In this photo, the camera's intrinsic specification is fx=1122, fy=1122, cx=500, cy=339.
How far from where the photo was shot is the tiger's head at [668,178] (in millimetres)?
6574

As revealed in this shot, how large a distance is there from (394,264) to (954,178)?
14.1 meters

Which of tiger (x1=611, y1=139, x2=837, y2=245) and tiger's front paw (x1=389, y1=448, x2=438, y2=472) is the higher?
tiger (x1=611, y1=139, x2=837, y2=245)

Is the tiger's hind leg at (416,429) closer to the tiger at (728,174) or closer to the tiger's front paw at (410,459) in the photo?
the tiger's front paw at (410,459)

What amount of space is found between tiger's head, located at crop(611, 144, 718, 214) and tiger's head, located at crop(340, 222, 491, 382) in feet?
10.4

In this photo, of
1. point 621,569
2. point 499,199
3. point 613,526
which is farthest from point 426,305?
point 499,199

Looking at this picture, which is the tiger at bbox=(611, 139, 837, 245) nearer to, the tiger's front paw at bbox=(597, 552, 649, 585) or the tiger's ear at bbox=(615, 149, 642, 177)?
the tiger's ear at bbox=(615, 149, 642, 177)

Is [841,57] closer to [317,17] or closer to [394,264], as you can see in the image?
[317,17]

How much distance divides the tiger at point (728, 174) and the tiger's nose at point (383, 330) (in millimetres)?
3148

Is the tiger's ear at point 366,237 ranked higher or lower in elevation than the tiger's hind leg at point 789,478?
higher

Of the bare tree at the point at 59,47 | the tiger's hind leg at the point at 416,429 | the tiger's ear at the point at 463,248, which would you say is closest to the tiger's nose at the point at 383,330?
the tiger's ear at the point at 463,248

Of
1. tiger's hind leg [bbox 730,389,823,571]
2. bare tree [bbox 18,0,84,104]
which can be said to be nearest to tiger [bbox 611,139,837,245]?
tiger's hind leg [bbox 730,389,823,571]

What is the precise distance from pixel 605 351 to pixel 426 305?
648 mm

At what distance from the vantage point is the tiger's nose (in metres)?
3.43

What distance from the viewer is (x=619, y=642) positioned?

GIVEN TASK:
Could you quote, exactly as they appear, the line containing "Looking at this" and every line after it to the end of the records above?

RESULT OF THIS TASK:
Looking at this picture, which is the tiger at bbox=(611, 139, 837, 245) nearer to, the tiger's front paw at bbox=(597, 552, 649, 585) or the tiger's ear at bbox=(615, 149, 642, 177)?
the tiger's ear at bbox=(615, 149, 642, 177)

Is [841,57] closer to [317,17] or closer to [394,264], as you can see in the image?
[317,17]

How much distance divides the tiger at point (728, 174) and the tiger's nose at point (383, 330) (in millimetres)?
3148

Is the tiger's ear at point 366,237 ranked higher or lower in elevation than the tiger's hind leg at point 789,478?
higher

Of the bare tree at the point at 59,47 | the tiger's hind leg at the point at 416,429 | the tiger's ear at the point at 463,248, which would you say is closest to the tiger's nose at the point at 383,330?
the tiger's ear at the point at 463,248

Of
1. tiger's hind leg [bbox 730,389,823,571]
2. bare tree [bbox 18,0,84,104]
which can be said to be nearest to tiger [bbox 611,139,837,245]?
tiger's hind leg [bbox 730,389,823,571]

What is the precise distance from pixel 605 351 to pixel 426 305?
648 mm

At what distance from the vantage point is the tiger's nose (in metres)?
3.43

What distance from the viewer is (x=619, y=642) positioned?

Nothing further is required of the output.